Химилкон спустился снова - и еще раз. Он обнаружил, что папирус, который он купил, принес ему меньше пользы, чем он ожидал. Если бы он не продал его Соклею, кому бы он его продал? На Родосе было всего два или три писца, которые за пять лет не воспользовались тем, что он накопил. Пока Соклей ясно давал понять, что отправится в Афины без папируса, если финикиец не согласится с его ценой, у него были хорошие шансы его заполучить.

И он так и сделал. В конце концов, Химилкон продал ему письменные принадлежности за одну драхму, по четыре обола в рулоне: меньше половины того, что он предложил вначале. Соклей знал, что ему все еще придется надеяться, что папирус в Афинах в дефиците. Это позволило бы ему поднять цену продажи до такой степени, что он заработал бы приличные деньги. Если бы это было не так…

Если это не так, подумал он, то "Афродита " с таким же успехом могла бы перевозить оливковое масло Дамонакса, несмотря на всю прибыль, которую мы покажем на папирусе. Но затем он тряхнул головой. Оливковое масло было тяжелым и громоздким и занимало много места. Папирус таким не был и не стал. И я бы предпочел торговаться с писцами в любой день, чем с торговцами маслом.

2

Яркое утреннее солнце отражалось от морской воды в Большой гавани Родоса. Менедем стоял на корме "Афродиты    ", держа в руках рулевое весло. Он был готов отплыть немедленно, даже если "акатос" останется пришвартованным у причала. “Мы получили весь наш груз, не так ли?” - спросил он Соклея в третий раз с тех пор, как они прибыли на торговую галеру на рассвете.

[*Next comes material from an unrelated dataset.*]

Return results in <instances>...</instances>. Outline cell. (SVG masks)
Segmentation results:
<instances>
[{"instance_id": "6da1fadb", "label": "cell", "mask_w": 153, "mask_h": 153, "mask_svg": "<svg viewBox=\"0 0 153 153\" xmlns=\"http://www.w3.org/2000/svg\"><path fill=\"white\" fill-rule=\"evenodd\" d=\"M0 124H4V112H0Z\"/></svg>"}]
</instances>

“Да, мы полностью загружены”, - ответил его двоюродный брат. “Если только рабы Дамонакса в последний момент не прибежат с парой сотен амфор оливкового масла”.

“Клянусь собакой, лучше бы им этого не делать!” Сказал Менедем. “Твой драгоценный шурин не думает, что мы отплываем раньше послезавтра, не так ли? Тогда пусть его рабы принесут масло - и пусть они тащат его обратно, когда обнаружат, что мы ушли ”.

“Тогда это будет хорошая шутка”, - сказал Соклей. “Мы услышим об этом, когда вернемся домой. Я уверен, что наши отцы узнают об этом сразу”. Он вздохнул. “Семья”. Судя по тому, как он это сказал, он имел в виду проклятие.